** start Record list **
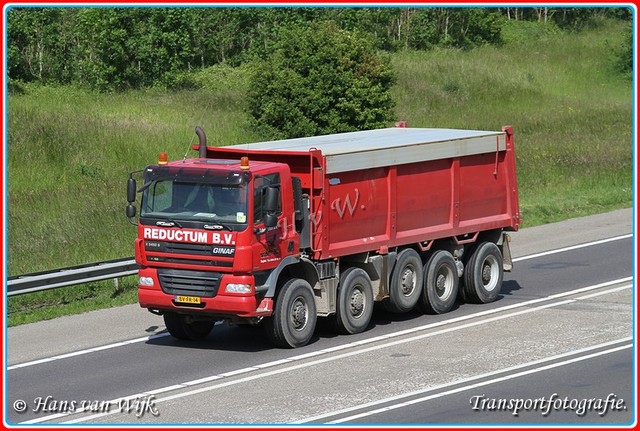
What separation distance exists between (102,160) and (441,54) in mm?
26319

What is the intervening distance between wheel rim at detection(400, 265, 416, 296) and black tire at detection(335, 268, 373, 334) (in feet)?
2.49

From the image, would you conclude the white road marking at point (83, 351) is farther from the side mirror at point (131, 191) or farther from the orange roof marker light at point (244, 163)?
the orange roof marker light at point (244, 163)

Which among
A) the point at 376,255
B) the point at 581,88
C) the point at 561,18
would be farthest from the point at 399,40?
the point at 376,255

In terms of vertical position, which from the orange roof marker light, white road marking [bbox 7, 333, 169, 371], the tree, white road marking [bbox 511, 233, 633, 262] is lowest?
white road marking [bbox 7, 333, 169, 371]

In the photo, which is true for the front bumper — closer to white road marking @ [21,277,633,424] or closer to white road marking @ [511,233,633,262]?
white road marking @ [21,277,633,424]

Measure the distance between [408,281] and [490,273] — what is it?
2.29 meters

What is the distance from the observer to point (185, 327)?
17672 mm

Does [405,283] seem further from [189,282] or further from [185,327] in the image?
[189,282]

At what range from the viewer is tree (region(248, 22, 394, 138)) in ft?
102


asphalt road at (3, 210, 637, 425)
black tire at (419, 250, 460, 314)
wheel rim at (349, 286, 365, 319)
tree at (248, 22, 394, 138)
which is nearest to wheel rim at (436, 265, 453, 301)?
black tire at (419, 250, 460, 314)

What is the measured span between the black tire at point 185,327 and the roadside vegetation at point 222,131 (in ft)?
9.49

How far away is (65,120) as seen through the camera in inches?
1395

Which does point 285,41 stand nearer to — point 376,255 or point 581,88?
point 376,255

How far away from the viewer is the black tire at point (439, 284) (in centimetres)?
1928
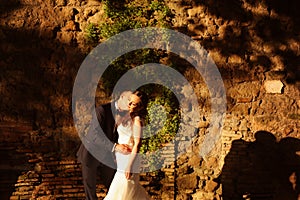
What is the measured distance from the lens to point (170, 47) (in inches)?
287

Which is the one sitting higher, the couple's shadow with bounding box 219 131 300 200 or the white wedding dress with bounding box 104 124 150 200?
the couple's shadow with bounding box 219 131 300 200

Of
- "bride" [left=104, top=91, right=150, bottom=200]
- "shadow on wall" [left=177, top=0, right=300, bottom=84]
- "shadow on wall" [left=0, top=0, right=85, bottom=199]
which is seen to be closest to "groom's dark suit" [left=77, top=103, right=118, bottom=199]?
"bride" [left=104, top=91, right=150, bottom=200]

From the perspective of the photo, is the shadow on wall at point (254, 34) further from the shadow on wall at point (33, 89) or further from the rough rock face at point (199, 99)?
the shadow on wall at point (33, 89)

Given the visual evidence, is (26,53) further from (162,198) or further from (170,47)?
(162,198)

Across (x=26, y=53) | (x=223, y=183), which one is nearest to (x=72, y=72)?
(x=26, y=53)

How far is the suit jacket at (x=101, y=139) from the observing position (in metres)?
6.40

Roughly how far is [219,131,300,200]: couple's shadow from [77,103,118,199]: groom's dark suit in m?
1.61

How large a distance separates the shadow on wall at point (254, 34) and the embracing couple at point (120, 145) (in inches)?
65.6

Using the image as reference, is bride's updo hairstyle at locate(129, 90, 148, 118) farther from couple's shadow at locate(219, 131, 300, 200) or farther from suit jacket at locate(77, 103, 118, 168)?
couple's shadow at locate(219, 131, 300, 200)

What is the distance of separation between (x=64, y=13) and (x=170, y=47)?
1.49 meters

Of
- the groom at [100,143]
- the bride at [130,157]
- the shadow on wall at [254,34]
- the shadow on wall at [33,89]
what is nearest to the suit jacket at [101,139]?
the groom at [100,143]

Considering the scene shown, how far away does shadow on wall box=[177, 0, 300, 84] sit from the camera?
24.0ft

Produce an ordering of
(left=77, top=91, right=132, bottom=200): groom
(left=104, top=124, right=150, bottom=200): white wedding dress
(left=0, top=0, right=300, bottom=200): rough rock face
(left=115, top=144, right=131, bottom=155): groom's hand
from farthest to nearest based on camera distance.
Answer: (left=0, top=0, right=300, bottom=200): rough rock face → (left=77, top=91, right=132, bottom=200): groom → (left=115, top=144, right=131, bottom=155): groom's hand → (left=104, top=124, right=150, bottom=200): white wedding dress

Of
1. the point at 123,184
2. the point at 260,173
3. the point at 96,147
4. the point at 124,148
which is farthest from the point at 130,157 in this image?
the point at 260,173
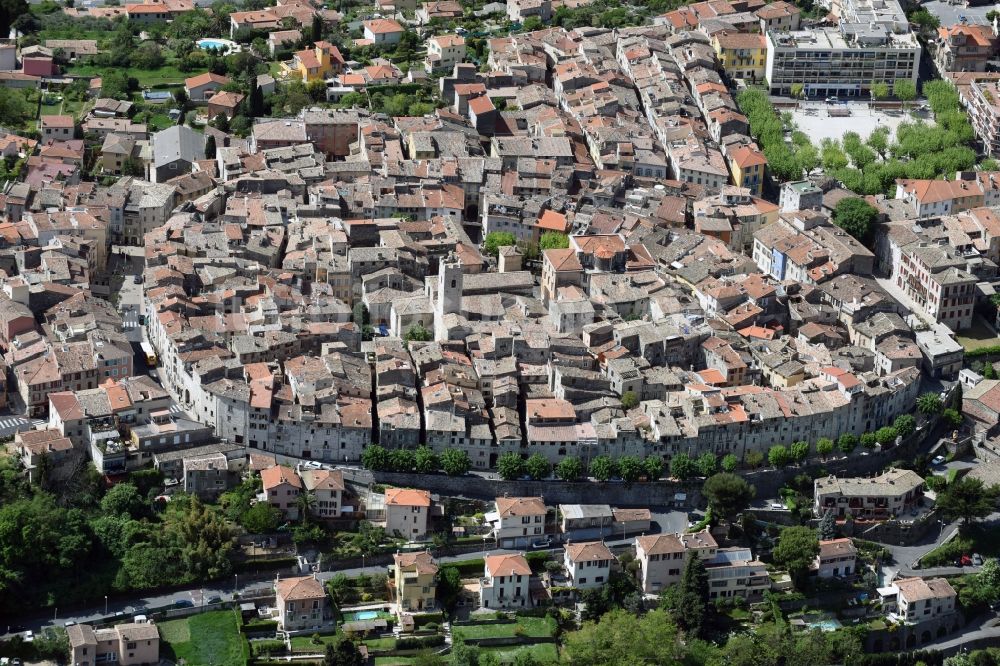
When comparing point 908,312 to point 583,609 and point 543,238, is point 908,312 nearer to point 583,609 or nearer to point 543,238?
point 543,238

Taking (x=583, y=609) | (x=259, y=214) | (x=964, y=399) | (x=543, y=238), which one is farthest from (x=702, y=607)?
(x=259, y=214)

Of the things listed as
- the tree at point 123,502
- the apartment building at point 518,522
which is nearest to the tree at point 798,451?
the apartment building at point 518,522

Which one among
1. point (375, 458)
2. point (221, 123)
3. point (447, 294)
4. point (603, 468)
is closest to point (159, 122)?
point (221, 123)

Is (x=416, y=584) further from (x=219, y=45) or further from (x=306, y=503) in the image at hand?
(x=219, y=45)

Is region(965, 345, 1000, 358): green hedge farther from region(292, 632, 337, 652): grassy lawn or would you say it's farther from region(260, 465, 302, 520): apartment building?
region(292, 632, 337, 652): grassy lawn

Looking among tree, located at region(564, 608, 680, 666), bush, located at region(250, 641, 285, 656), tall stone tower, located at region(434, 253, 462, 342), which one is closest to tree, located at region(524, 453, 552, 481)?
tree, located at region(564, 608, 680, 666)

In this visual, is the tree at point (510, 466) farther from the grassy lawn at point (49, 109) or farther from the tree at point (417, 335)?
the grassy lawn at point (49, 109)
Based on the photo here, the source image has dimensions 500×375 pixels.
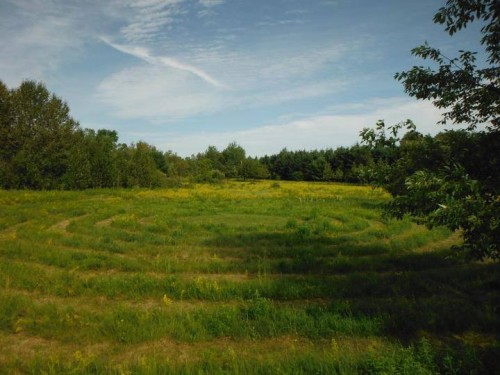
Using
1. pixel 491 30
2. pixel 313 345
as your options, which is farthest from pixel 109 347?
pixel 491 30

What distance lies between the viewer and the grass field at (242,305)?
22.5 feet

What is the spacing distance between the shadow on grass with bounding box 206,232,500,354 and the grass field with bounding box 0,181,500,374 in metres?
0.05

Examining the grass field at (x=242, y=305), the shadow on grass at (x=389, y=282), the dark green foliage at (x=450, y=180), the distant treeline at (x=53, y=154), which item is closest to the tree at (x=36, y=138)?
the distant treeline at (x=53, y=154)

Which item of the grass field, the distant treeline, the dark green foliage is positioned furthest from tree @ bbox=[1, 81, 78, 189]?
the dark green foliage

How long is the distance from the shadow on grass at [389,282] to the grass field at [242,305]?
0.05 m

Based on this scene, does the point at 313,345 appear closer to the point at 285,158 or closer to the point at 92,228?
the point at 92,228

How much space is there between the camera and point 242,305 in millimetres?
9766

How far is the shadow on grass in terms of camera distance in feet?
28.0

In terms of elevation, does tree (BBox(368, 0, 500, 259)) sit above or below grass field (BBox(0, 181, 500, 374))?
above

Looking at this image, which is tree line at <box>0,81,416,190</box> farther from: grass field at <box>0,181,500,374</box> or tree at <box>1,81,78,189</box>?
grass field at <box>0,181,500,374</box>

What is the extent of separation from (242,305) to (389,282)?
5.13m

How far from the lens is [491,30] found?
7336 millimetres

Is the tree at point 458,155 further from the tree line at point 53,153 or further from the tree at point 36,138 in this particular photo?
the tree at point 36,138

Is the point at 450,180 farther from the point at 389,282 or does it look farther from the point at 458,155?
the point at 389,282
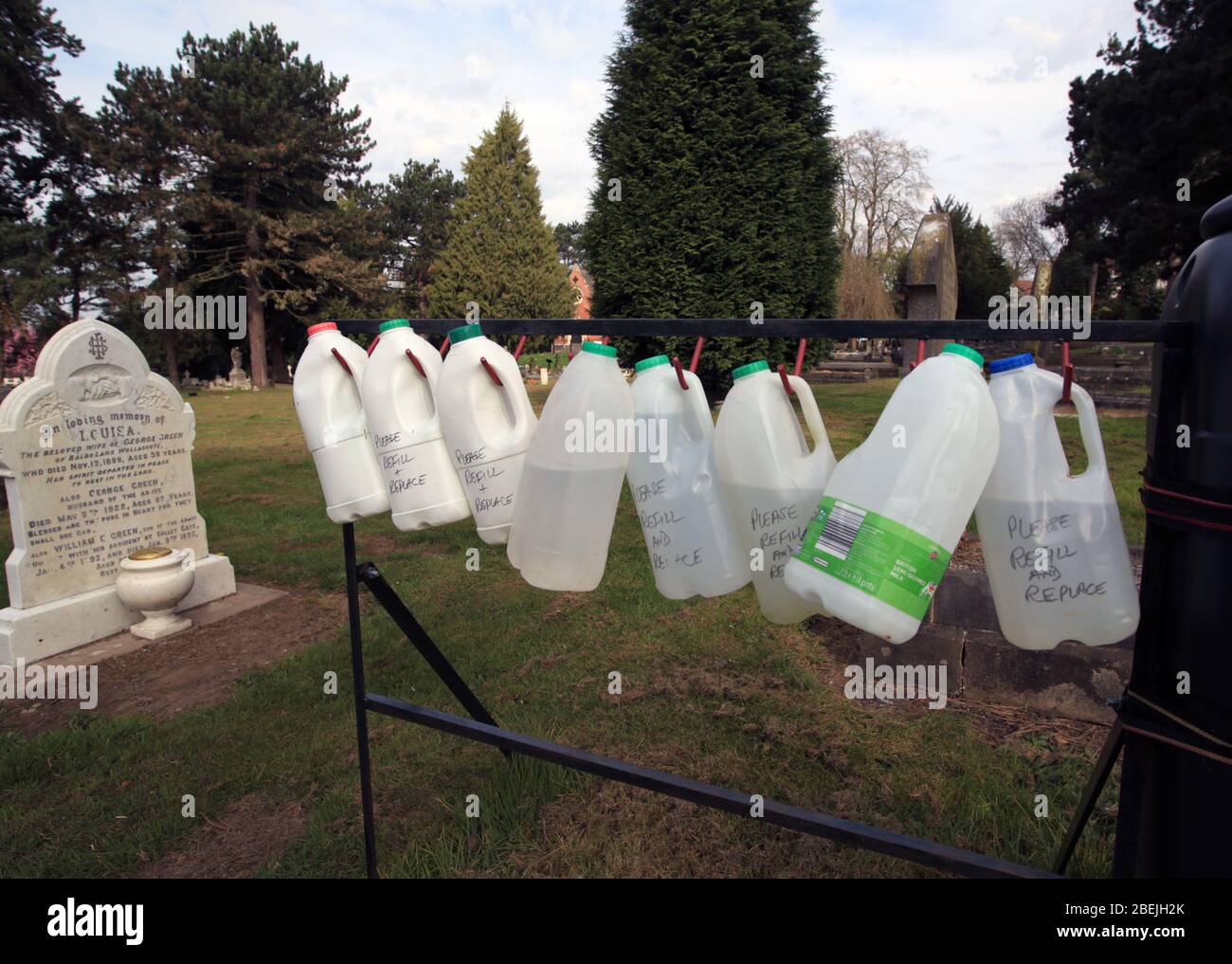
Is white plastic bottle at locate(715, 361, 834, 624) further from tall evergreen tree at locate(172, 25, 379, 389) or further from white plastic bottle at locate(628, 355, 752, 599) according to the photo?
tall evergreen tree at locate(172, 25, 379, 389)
** end Record list **
### Directions
Reproduce the material above exactly, but only from the line with "What is the extent" through its last line, leaving pictures out.

### Solved exercise
What is the extent of separation from (242,305) to (389,282)?
5.13m

How far from the lens is [491,30] found?
7336 millimetres

Is the tree at point 458,155 further from the tree line at point 53,153 or further from the tree at point 36,138 in this particular photo?
the tree at point 36,138

Is the point at 450,180 farther from the point at 389,282 or does it look farther from the point at 458,155?
the point at 389,282
Is white plastic bottle at locate(715, 361, 834, 624) further from tall evergreen tree at locate(172, 25, 379, 389) or further from white plastic bottle at locate(628, 355, 752, 599) according to the photo?
tall evergreen tree at locate(172, 25, 379, 389)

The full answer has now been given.